▶ AIM OF THE TASK: Please continue the text on KS epidemiology below, starting after its last line; the listing after it is not part of that text.

▶ PAGE EXCERPT:
· · · ·
KS should be considered in any child with extended high fever unresponsive to antibiotics or antipyretics, rash, and nonexudative conjunctivitis.


  • Worldwide: affects all races but most prevalent in Asia; Japan annual incidence rate 265/100,000 in children <5 years of age
  • In the United States, the annual incidence in children <5 years is 19/100,000. In comparison to Caucasians, African Americans have a 1.5 times risk, and Asian Americans have a 2.5 times increased risk. Highest state incidence is in Hawaii.
  • Leading cause of acquired heart disease in children in developed countries
    • Predominant age: 1 to 5 years
    • 85% of cases are children <5 years of age and 50% <2 years of age.
· · · ·
▶ SUPPLIED INFORMATION:
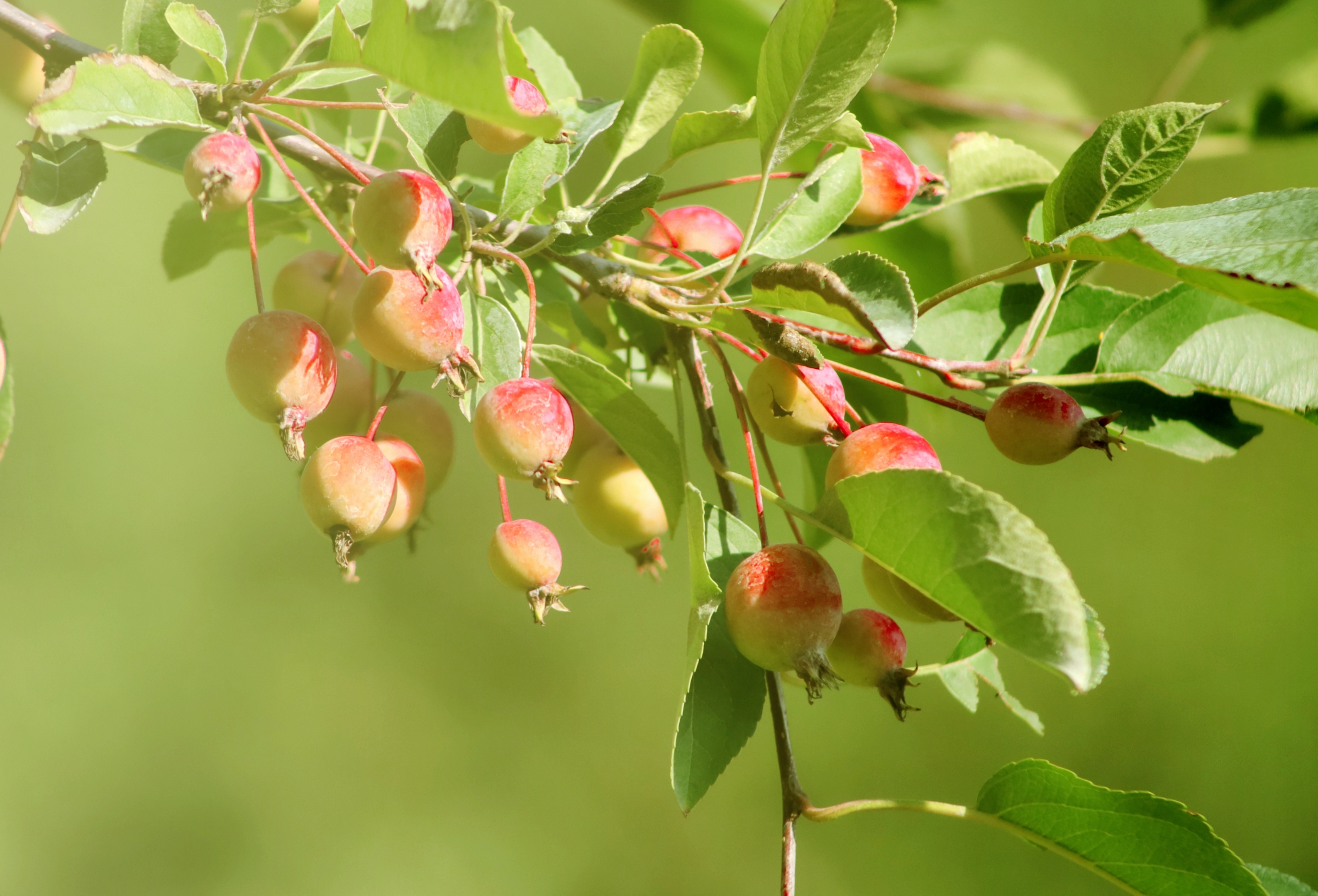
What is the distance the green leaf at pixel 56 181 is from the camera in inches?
· · · ·
▶ RESPONSE:
    • Male-to-female ratio = 1.5:1

  • Highest to lowest prevalence: Asians > African Americans > Hispanics > Caucasians
  • Seasonal variation: increased in winter and early spring in temperate places, summer in Asia, and outbreaks at 2- to 3-year intervals

Etiology and Pathophysiology

  • Acute KS causes a necrotizing arteritis in the smooth muscle layer of medium extraparenchymal arteries that destroys arterial walls into the adventitia, especially in coronary arteries.
  • Inflammatory cells in the media secrete cytokines (TNF-α), interleukins 1 and 6, and matrix metalloproteases that cause fragmentation of the internal elastic lamina.
  • A prominence of IgA plasma cells and IgA deposits are characteristic features and may be found in the lungs.
  • As the acute process resolves, active neutrophilic inflammatory cells are succeeded by a subacute/chronic, lymphocytic vasculitis; fibroblasts and monocytes cause tissue repair/remodeling that may cause vascular fibrosis and stenosis.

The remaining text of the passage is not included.